The Portola Music Festival, now in its third year on San Francisco's Pier 80, felt far more crowded and much better organized than in its initial outing — and the VIP offerings have only grown to occupy a huge footprint of the event.

There was a true mix of San Francisco weather for this year's Portola Fest, with a mostly cloudy, chilly, and blustery Saturday giving way to a lovely and sunny Sunday on Pier 80. The festival, largely focused on electronic music DJs and producers with some indie pop singers thrown in, is a more rave-y counterpoint to Outside Lands, and has matured in its third year into something that clearly has a strong audience draw — with a 21-and-up crowd that skews a little older than some larger, mainstream festivals.

Also, the Warehouse stage, in the airplane-hangar-sized warehouse that was once Larry Ellison's America's Cup Oracle boat headquarters, now plays a role as a kind of intense-late-night-rave venue from noon onward — more of a side attraction for the heavily drugged than a main event, like it was when Charlie XCX played there in 2022 and caused a potentially dangerous stampede. (Still, internationally known DJ Honey Dijon made a notable appearance in there on Sunday.)


Clearly festival producers Goldenvoice have seen significant demand for VIP passes, with this year's VIP area occupying about one fourth of the festival grounds and nearly half of the audience space in front of the central mainstage.
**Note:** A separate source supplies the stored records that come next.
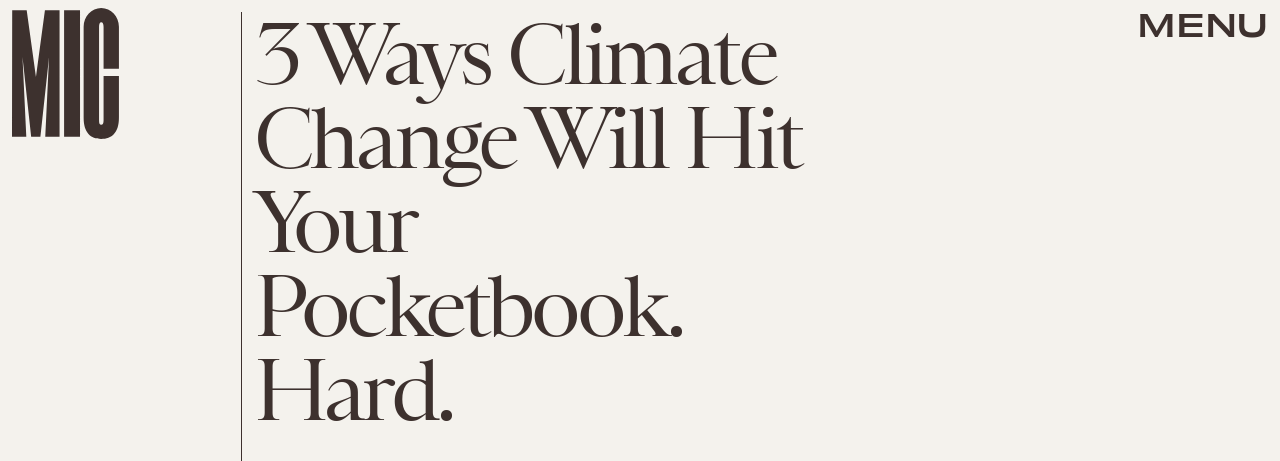

--- FILE ---
content_type: text/html; charset=utf-8
request_url: https://www.google.com/recaptcha/api2/aframe
body_size: 268
content:
<!DOCTYPE HTML><html><head><meta http-equiv="content-type" content="text/html; charset=UTF-8"></head><body><script nonce="wtK9gXcVv_021KGeGEE6QA">/** Anti-fraud and anti-abuse applications only. See google.com/recaptcha */ try{var clients={'sodar':'https://pagead2.googlesyndication.com/pagead/sodar?'};window.addEventListener("message",function(a){try{if(a.source===window.parent){var b=JSON.parse(a.data);var c=clients[b['id']];if(c){var d=document.createElement('img');d.src=c+b['params']+'&rc='+(localStorage.getItem("rc::a")?sessionStorage.getItem("rc::b"):"");window.document.body.appendChild(d);sessionStorage.setItem("rc::e",parseInt(sessionStorage.getItem("rc::e")||0)+1);localStorage.setItem("rc::h",'1768874213182');}}}catch(b){}});window.parent.postMessage("_grecaptcha_ready", "*");}catch(b){}</script></body></html>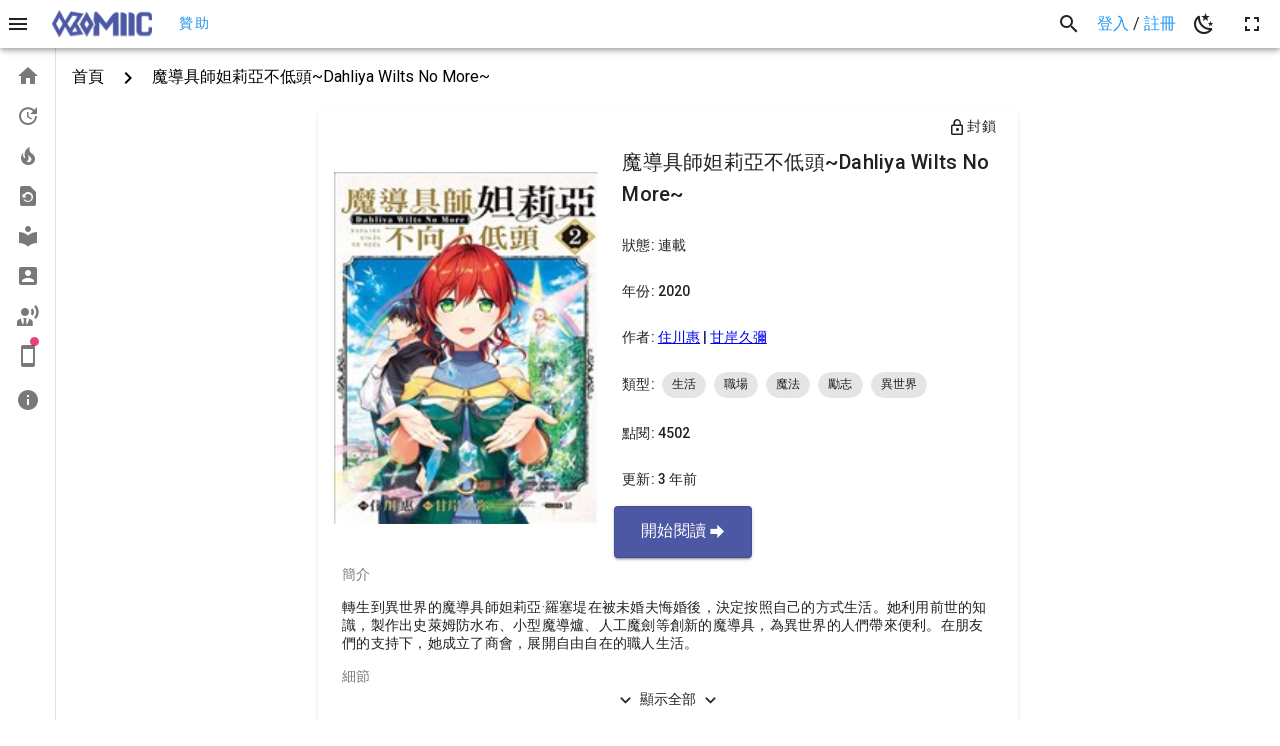

--- FILE ---
content_type: image/svg+xml
request_url: https://komiic.com/assets/logo-black-C0aYFeLm.svg
body_size: 7437
content:
<svg width="100" height="28" viewBox="0 0 100 28" fill="none" xmlns="http://www.w3.org/2000/svg" xmlns:xlink="http://www.w3.org/1999/xlink">
<rect width="100" height="27.5304" fill="url(#pattern0_2961_82)"/>
<defs>
<pattern id="pattern0_2961_82" patternContentUnits="objectBoundingBox" width="1" height="1">
<use xlink:href="#image0_2961_82" transform="scale(0.00202429 0.00735294)"/>
</pattern>
<image id="image0_2961_82" width="494" height="136" xlink:href="[data-uri]"/>
</defs>
</svg>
The Mission District's Thai restaurant Farmhouse Kitchen had a whole sit-down dining operation inside VIP, in addition to multiple VIP food concessions and bars. By contrast, the food options for GA ticket holders were fewer and mostly far off by the Bay side of the pier.

As in previous years, there were noise complaints from over in Alameda — but the Entertainment Commission reported to the Chronicle that there were about half as many complaints this year as last year, and Goldenvoice took steps to re-orient the stages for reducing sound across the Bay.

A twilight shot on Sunday, courtesy of Portola Music Festival

Standout sets on Saturday included Empress Of, Frank Moody, Jessie Ware, Deltron 3030, and Rufus du Sol. And early-aughts British pop princess Natasha Bedingfield made a surprise appearance doing a 15-minute set that included her hits "Unwritten" and "These Words" — and while these were big crowd pleasers, Bedingfield hit a few sour notes.

Jessie Ware with dancers. Photo: Jay Barmann/SFist

Peaches, who continues to pop up on the dance festival circuit 24 years after the release of her seminal hit "Fuck the Pain Away," performed other profane numbers like "Vaginoplasty" and "Rub," all with the help of two backup dancers with long-haird vaginal wigs on their crotches and vaginas for heads.

Sunday's headliners Justice and Fisher did plenty to keep the crowd rolling, and UK house music producers Disclosure (brothers Howard and Guy Lawrence) put on a sweeping 75-minute set that included hits like "Latch," "Help Me Lose My Mind," and "When a Fire Starts to Burn," and closed out with the hard-driving "Tondo."


And Rebecca Black, primarily known for her 13-year-old pop hit "Friday," came out as queer in 2020 and has been up to much darker, campier stuff since then. She put on a terrific, eminently watchable show Sunday at the Ship Tent for all those festival goers who weren't drawn to DJ Pee Wee (Anderson.Paak), or Barry Can't Swim, both on simultaneously at the bigger stages.

The crowd for Barry Can't Swim:


Here's a drone shot of the crowd for Chase & Status on Sunday:


But the Sunday set everyone was bound to talk about the most, for better or worse, was M.I.A., who did 50 minutes of both singing and incoherently ranting, angrily, about American politics and how she's been "canceled" by her American audiences multiple times.

Wearing a bright, orange-red wig, M.I.A. commented between renditions of "Bad Girls" and "Come Around" saying things like "Don’t get me wrong, I love Mexicans. Honestly, I do. And I love Americans, too. I do. I got canceled so many fucking times because of you guys, for you guys. Before you canceled Snowden. Maya got canceled. That was for the Americans, so I don’t want to hear it."

And: "“Before Nicki Minaj had this wig, M.I.A. had this wig. Before Rihanna had this wig, M.I.A. had this wig. Before there was Kamala Harris, there was M.I.A."

And also: "Kamala Harris! Donald Trump! Yes, and there’s no one else."

M.I.A., who is a British citizen of Sri Lankan descent, has been outspoken about American politics, and even issued an endorsement of Trump last month. The singer had, inexplicably, been a big fan of RFK Jr., perhaps because she is a fan of conspiracy theories, and she followed suit in endorsing Trump after RFK did, tweeting, "RFK will inherit America when God is ready to replant and rebuild it righteously."

M.I.A., who was slotted in between Justice and Disclosure, lost a fair number of audience members a short way into her set, probably because people needed to get food and got tired of her bullshit.